Understanding, predicting and manipulating the genotypic evolution of antibiotic resistance

Abstract

The evolution of antibiotic resistance can now be rapidly tracked with high-throughput technologies for bacterial genotyping and phenotyping. Combined with new approaches to evolve resistance in the laboratory and to characterize clinically evolved resistant pathogens, these methods are revealing the molecular basis and rate of evolution of antibiotic resistance under treatment regimens of single drugs or drug combinations. In this Progress article, we review these new tools for studying the evolution of antibiotic resistance and discuss how the genomic and evolutionary insights they provide could transform the diagnosis, treatment and predictability of antibiotic resistance in bacterial infections.

* Directions for this task *
Answer these questions from the antibiotic resistance text:
1. What three actions does the title name for the genotypic evolution of antibiotic resistance?
2. What technologies allow the evolution of antibiotic resistance to be tracked rapidly?
3. Which three aspects of antibiotic resistance in bacterial infections could the genomic and evolutionary insights transform?

[Collection entries]

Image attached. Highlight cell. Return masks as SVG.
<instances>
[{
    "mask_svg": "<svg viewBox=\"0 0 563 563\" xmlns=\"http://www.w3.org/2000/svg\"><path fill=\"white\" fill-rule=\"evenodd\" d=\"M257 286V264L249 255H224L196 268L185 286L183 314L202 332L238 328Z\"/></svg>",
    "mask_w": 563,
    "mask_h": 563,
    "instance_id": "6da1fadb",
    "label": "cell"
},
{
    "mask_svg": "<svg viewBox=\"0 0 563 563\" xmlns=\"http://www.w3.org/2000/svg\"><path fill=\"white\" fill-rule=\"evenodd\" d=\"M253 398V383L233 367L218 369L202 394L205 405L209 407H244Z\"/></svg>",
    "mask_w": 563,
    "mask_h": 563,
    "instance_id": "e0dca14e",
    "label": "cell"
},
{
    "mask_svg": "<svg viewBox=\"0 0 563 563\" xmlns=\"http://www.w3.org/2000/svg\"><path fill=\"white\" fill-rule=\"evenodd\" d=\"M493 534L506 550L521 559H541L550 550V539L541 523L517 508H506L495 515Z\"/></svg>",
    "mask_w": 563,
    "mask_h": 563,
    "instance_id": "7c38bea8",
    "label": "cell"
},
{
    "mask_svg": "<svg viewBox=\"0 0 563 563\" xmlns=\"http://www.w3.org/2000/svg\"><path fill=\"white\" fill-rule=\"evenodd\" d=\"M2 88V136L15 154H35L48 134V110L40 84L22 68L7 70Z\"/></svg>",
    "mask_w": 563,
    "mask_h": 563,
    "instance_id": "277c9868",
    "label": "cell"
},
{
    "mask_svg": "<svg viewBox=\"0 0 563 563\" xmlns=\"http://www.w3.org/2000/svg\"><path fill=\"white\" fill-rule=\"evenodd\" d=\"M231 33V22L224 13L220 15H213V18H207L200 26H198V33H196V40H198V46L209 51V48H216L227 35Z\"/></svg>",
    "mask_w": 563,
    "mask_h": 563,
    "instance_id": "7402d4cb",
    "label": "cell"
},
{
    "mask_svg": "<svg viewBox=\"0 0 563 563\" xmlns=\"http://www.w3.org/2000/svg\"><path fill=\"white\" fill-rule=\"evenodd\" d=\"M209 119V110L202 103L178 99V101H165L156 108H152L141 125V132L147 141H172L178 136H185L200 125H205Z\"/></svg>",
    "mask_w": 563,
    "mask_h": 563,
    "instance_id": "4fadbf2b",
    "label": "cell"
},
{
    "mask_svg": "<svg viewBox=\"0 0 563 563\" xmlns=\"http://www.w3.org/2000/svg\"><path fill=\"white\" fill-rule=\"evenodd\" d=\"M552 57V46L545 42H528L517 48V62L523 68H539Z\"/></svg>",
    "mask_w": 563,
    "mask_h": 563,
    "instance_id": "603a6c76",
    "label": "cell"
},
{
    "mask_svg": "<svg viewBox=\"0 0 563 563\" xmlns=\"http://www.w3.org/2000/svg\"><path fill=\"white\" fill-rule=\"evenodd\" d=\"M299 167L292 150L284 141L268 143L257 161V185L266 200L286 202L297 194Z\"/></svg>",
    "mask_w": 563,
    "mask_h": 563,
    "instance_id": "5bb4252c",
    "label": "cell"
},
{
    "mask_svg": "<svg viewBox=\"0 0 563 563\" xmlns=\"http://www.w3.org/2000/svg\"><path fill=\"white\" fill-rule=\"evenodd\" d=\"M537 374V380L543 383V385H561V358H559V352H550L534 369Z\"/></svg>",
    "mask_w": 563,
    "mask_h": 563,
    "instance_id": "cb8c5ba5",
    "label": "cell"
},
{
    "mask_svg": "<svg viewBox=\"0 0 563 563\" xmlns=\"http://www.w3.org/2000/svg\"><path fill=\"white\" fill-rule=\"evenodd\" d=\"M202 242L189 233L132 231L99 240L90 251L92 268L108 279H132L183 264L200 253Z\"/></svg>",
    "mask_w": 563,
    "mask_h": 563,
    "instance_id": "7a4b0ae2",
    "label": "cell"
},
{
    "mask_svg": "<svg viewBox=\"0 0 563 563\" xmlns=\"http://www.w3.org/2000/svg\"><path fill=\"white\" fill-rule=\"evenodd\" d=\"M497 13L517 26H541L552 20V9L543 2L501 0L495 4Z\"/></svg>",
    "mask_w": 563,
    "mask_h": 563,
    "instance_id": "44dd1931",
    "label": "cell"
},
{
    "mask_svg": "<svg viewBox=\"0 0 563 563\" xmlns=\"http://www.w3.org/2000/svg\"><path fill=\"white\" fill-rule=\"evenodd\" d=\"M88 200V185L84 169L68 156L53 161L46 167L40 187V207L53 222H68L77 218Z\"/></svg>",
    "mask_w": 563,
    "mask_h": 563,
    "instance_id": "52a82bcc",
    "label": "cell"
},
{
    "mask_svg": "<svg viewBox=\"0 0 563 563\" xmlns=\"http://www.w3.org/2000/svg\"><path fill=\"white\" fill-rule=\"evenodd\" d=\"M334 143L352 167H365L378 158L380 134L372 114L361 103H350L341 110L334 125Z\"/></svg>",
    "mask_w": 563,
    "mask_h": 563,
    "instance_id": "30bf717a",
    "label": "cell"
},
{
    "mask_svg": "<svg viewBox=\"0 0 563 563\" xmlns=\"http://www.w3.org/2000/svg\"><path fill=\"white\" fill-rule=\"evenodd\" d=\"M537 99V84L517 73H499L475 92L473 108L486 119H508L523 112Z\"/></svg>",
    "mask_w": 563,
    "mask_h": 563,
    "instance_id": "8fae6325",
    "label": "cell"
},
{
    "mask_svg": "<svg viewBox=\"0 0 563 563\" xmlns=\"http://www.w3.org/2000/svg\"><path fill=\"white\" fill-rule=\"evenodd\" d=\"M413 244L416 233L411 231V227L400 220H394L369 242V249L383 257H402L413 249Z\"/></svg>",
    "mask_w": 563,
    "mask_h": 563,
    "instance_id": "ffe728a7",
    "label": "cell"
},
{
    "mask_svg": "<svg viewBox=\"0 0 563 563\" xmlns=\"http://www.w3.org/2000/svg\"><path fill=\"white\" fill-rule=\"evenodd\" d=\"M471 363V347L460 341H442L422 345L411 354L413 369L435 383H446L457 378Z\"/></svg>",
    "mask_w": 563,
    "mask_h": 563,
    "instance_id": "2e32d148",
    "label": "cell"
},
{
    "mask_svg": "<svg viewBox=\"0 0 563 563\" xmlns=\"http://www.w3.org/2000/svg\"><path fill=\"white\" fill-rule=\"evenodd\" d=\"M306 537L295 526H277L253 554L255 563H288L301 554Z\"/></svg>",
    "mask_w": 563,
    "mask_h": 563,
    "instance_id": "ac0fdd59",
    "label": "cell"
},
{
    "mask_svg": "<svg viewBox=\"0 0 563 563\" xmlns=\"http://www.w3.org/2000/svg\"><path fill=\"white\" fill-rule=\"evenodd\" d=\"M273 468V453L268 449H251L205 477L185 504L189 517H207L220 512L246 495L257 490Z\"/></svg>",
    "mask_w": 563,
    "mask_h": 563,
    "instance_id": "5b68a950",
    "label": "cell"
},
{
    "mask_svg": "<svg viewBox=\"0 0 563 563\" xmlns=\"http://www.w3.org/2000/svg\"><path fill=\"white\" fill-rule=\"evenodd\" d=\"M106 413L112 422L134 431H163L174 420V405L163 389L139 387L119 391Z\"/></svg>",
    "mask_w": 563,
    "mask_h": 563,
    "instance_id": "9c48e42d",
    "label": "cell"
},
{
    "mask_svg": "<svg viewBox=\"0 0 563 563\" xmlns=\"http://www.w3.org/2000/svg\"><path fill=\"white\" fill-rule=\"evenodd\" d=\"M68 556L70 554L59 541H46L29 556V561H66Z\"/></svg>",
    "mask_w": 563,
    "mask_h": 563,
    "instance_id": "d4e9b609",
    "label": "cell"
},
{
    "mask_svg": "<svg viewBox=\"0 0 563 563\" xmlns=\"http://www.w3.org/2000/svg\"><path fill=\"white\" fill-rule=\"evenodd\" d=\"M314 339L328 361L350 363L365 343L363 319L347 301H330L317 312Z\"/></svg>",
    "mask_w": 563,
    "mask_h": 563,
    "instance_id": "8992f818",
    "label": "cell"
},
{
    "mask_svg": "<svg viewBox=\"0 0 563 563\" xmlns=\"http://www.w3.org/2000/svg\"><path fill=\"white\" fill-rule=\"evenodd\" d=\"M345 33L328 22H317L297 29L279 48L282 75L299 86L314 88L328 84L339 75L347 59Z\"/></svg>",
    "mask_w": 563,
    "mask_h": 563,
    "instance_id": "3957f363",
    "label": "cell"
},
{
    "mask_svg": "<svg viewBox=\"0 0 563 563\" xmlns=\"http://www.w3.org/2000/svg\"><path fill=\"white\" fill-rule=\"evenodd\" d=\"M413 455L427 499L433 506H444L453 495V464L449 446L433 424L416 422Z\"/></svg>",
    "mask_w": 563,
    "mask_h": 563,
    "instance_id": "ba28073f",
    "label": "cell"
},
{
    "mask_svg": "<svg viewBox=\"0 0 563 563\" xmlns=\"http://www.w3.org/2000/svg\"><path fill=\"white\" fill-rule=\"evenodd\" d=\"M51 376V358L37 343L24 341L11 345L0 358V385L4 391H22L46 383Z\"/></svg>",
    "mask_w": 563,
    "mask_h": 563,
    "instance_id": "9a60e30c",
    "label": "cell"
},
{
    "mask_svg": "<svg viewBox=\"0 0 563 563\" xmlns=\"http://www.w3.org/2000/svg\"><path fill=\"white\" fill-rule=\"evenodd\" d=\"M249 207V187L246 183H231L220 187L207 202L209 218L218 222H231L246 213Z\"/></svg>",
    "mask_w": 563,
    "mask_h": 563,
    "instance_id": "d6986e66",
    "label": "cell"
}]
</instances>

* Solution to this task *
1. Understanding, predicting and manipulating it.
2. High-throughput technologies for bacterial genotyping and phenotyping.
3. Diagnosis, treatment and predictability.